Existe en el caso del territorio y la población donde se encuentra el proyecto minero Las Bambas un desafío de comprensión y entendimiento del país, de su diversidad, del papel de los actores, de la institucionalidad y la política en los procesos de desarrollo. Como se ha visto en reportajes e informes, las cifras de pobreza, los bajos niveles de empleo, de producción y precariedad son una realidad palpitante en una zona que aparece en el discurso oficial por el potencial de beneficios que deberían generar la explotación de sus recursos.

La promesa de desarrollo desde el discurso oficial desde el Estado y desde el sector empresarial habla de destrabar las inversiones, cotizar en el mercado internacional, ampliar las inversiones y expandir los proyectos en la zona. Pero desde el discurso no oficial de la población hay otros temas en juego: sus derechos, el medioambiente, la falta de institucionalidad y las diferencias que afectan a los miembros de sus comunidades. Es necesario que estas diversas perspectivas dialoguen en igualdad de condiciones. Una imagen que ha predominado en los últimos meses es, por un lado la ineficiencia del Estado y el incumplimiento de sus compromisos; y por el otro, la respuesta de inconformidad de los actores con los arreglos propuestos por pagos de derecho de paso y servidumbre, o de renegociación de condiciones de aceptación de la empresa que aparecen como presión y chantaje. Eso lo hemos visto en la última negociación del Ejecutivo representado por el vicepresidente y ministro de Transportes y Comunicaciones Martín Vizcarra, quien tuvo como respuesta una contrapropuesta de parte del alcalde de la provincia de Cotabambas Odilón Huanaco. Una vez más es necesario preguntarse cuáles son las constantes que aparecen en los conflictos.

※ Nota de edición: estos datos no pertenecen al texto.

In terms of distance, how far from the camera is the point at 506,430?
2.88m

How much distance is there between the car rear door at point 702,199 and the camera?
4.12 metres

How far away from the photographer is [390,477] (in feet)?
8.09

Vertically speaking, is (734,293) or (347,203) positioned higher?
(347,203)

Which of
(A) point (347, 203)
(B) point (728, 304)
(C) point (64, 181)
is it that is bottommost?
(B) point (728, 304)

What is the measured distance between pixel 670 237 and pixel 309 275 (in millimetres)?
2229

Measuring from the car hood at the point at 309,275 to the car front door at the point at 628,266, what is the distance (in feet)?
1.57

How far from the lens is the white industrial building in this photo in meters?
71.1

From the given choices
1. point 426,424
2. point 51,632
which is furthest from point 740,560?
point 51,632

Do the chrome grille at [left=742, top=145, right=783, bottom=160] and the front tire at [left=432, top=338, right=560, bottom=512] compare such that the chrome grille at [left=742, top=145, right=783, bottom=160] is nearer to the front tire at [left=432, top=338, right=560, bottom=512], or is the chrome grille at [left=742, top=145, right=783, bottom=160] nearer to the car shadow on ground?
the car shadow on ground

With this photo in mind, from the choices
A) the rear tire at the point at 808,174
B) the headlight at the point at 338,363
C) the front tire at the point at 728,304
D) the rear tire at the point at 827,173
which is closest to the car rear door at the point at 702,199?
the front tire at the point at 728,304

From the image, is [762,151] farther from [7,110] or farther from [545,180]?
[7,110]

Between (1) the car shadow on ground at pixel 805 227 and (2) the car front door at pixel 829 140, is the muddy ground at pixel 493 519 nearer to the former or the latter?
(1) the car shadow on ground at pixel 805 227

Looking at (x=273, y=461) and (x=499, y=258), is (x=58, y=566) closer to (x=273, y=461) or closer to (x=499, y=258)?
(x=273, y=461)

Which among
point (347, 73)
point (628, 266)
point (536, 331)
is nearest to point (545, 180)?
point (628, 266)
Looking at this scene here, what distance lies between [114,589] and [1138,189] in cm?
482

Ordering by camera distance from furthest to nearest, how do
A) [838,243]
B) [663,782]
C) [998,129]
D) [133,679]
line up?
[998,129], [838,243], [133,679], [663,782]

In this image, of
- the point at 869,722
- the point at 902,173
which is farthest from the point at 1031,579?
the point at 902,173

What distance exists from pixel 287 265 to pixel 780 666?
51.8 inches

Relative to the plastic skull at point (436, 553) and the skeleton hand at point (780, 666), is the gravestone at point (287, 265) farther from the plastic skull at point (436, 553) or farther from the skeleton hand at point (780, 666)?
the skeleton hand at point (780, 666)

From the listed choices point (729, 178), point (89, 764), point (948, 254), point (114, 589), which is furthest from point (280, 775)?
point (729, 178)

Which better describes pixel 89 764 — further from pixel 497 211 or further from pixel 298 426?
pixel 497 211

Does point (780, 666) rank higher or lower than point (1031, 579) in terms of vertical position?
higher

Recordemos que hay un proceso en curso con una propuesta del vicepresidente y ministro Vizcarra que se busca plasmar en un Plan de Desarrollo para Cotabambas. Este ha sido un gran esfuerzo de mediar en un conflicto que se originó por la falta de información por las modificaciones del EIA y otros impactos ambientales que tuvo como trágico saldo a un muerto, Quintino Cereceda, y varios heridos. En los aspectos técnicos el Plan de Desarrollo elaborado tiene un énfasis en promover los servicios básicos de agua y saneamiento, la infraestructura básica (vías de acceso, puentes y carreteras) y aspectos sociales para mejorar la salud, la educación y la producción local. Los temas ambientales desaparecen, la presencia de la empresa sólo destaca a la hora de señalar el aporte presupuestal, aunque se pidió un plazo para que la empresa replanteara el EIA. Sin embargo, el fortalecimiento de la institucionalidad queda para el largo plazo. En conclusión, se desarticula la presencia e impactos del proyecto con el territorio, dejando de lado aspectos como la provisión de agua y acceso a los recursos naturales, entre otras prioridades del proyecto de desarrollo local.

La contrapropuesta, por su parte, prioriza 80 pedidos, en su mayoría proyectos educativos, sólo algunos referidos al medio ambiente. Pide al Estado autonomía y a la empresa fundamentalmente un aporte social equivalente al 50% de todas sus ganancias. Posición a la que no se suman líderes, como Rodolfo Abarca, presidente del Frente de Defensa de la provincia de Cotabambas, por no priorizar el tema ambiental. Con esa fragmentación de posiciones de líderes y voceros de organizaciones y comunidades frente a la del alcalde y aliados se muestra una agenda oculta que es la de estas autoridades, algunos presidentes y miembros de las comunidades. Finalmente, aparece el tema de los derechos humanos y el retiro de las denuncias de los líderes procesados que generan inestabilidad, incertidumbre y malestar como una constante.

Si se cumpliera en este caso el Convenio 169 de la OIT se establecería el derecho de las poblaciones indígenas o campesinas a elegir el tipo de desarrollo que quieren de acuerdo a sus condiciones de vida. Aquí también se incluye el derecho al cuidado del medioambiente como una forma de garantizar la reproducción de sus formas de vida, de producción y relación con los recursos naturales. Todo ello se debe tener en cuenta. Algo que no se debe permitir en ninguna de las posiciones es el chantaje, ni de la empresa hacia la población y las instituciones, ni viceversa, porque ese es un acto de discriminación que profundiza las diferencias y desigualdades entre los actores. El gobierno del presidente Pedro Pablo Kuczynski y su gabinete deben recordar que la política debe promover la construcción de consensos tomando en cuenta las posiciones de cada uno de los actores y de sus representantes. Lo contrario corre el riesgo de llevarnos a un punto muerto que dificulta cualquier intento de fortalecer e impulsar procesos de desarrollo con la participación de las poblaciones y de sus comunidades en el país.